In this project you will implement a Convolutional Neural Network (CNN) in two different ways:

  • a step by step approach using Numpy, and
  • using Tensorflow framework to perform classification of Cifar10 dataset.

The goal of this assignment is to help you understand CNN’s by building their different components. You will be applying your Tensorflow CNN implementation on the CIFAR10 dataset classification. In both approaches some of the components include, forward convolution, backward convolution, zero padding, max-pooling and average-pooling. Backpropagation code is provided for you.

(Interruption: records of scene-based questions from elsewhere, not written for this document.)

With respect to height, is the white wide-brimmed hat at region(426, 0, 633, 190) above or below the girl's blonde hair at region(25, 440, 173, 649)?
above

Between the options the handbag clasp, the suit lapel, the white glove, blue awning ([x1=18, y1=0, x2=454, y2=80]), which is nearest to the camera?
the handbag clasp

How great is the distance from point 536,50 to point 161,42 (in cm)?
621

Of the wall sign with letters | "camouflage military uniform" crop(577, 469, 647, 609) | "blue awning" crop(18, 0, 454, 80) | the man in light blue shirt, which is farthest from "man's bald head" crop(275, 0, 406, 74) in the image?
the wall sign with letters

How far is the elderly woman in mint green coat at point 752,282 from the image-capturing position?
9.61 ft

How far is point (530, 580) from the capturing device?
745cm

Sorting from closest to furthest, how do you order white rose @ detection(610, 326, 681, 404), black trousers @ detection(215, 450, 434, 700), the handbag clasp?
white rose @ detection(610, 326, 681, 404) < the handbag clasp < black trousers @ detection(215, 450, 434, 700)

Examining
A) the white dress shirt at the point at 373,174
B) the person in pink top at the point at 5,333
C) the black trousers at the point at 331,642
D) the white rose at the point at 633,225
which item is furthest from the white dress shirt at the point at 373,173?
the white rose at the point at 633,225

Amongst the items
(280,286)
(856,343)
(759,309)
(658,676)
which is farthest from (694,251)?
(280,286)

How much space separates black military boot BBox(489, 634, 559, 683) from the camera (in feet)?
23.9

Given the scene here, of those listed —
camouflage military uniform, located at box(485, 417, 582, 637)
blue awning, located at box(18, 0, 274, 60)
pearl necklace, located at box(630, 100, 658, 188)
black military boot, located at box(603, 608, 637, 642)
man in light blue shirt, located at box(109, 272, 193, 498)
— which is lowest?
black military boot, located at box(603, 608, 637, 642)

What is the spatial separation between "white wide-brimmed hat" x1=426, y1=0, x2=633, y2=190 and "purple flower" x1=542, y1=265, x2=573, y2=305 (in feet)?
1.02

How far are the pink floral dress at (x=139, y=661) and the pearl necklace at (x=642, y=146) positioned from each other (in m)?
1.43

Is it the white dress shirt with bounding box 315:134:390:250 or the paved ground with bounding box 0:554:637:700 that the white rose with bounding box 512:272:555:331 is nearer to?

In order to help you implement this you are provided with starter code that contains two Jupyter notebooks and images necessary for this project. The files cnn-with-backprop.ipynb and Cifar10ClassificationUsingCNN.ipynb are to be used for the step by step approach and the Tensorflow framework approach, respectively. The descriptions of these files are as follows:

  • cnn-with-backprop.ipynb - backpropagation algorithm is implemented in this file. Start with this file.
  • Cifar10ClassificationUsingCNN.ipynb is to be used for our second approach using Tensorflow framework.

A detailed description of these files is being skipped here because an elaborate documentation has been included in each one of these files. The comments in the files are self explanatory and include locations where you are required to fill in your code. In addtion, you may refer to the Artificial Neural Networks and Convolutional Neural Networks lectures covered in class.

What to Implement

Most of the implementation details are provided to you in the Jupyter notebooks. You would be required to write code in these files identified by the comments in them.

Submission Guidelines

You are required to submit the following files:

  • cnn-with-backprop.ipynb for the step by step approach to build a Convolutional Neural Network. (40 points)
  • Cifar10ClassificationUsingCNN.ipynb for the Tensorflow framework approach to classify CIFAR10 data . (40 points)
  • Report should contain a detailed description of the answers to the questions inside the second Jupyter notebook as a markdown. Some of those questions are included in the Jupyter notebook (20 points)

Collaboration Policy

You may discuss methods and ideas with your peers but may not share code.

For the full collaboration policy, including guidelines on citations and limitations on using online resources, see the course website.